## What the task asks
Update the part of the listing that opens with the line containing "How far does" and runs through the end of the listing, replacing "hillside" with "slope" and leaving everything else unchanged.

## Raw data
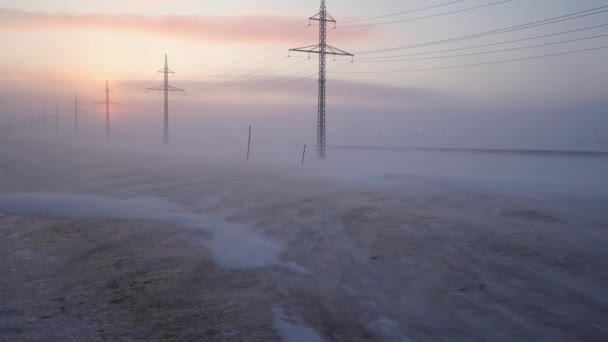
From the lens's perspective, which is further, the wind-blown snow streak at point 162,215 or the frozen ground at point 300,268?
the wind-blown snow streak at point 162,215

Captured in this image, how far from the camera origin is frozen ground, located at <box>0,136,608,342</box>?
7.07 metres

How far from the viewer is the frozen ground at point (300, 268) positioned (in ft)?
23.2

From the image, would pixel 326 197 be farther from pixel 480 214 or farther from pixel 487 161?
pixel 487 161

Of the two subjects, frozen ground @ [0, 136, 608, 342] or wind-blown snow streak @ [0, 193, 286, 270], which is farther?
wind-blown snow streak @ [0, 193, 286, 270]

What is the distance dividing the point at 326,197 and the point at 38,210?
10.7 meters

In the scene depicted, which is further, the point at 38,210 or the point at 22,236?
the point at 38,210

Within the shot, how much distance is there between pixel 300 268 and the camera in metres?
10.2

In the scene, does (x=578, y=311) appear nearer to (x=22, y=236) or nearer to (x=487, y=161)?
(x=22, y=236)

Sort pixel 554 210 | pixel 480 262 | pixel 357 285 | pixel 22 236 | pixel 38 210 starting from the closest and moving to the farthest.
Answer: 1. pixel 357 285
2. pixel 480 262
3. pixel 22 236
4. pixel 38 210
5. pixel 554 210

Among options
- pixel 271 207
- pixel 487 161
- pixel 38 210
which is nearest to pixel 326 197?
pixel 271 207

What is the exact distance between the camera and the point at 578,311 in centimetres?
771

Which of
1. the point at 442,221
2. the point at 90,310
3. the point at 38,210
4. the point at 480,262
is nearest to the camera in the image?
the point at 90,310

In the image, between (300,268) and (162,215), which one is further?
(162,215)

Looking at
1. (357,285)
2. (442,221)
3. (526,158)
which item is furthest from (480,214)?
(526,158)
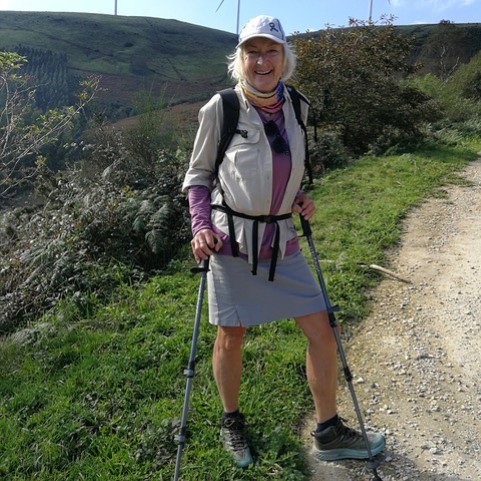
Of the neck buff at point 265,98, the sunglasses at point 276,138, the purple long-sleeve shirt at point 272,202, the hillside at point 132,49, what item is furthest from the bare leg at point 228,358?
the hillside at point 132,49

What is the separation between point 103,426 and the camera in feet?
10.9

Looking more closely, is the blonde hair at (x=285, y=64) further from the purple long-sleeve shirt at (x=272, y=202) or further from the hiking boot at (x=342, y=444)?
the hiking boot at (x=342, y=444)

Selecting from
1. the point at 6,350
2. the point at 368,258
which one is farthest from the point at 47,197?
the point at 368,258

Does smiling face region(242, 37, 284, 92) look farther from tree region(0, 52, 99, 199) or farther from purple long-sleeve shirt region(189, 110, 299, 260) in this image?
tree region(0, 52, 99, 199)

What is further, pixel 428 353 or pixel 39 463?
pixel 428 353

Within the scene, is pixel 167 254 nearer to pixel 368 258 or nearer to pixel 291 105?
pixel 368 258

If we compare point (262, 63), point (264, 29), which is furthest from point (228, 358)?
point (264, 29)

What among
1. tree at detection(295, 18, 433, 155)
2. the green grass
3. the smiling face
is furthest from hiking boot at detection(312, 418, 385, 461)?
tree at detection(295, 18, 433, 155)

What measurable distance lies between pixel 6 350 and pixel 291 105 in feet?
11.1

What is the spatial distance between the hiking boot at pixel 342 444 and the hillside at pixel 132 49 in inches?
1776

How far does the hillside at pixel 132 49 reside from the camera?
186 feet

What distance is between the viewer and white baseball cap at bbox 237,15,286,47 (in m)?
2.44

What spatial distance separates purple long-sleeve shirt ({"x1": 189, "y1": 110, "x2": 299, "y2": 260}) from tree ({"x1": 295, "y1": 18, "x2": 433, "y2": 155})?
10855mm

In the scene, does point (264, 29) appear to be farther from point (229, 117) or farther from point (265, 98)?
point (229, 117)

## Result
How far does the slope at pixel 132 49 reside from the camera?
186 feet

What distance is between the viewer and white baseball cap at bbox 237,15,286,47 (in m)?
2.44

What spatial distance separates purple long-sleeve shirt ({"x1": 189, "y1": 110, "x2": 299, "y2": 260}) from tree ({"x1": 295, "y1": 18, "x2": 433, "y2": 155})?
10855mm

In the scene, does point (264, 29) appear to be farther from point (229, 117) or farther from point (265, 98)?
point (229, 117)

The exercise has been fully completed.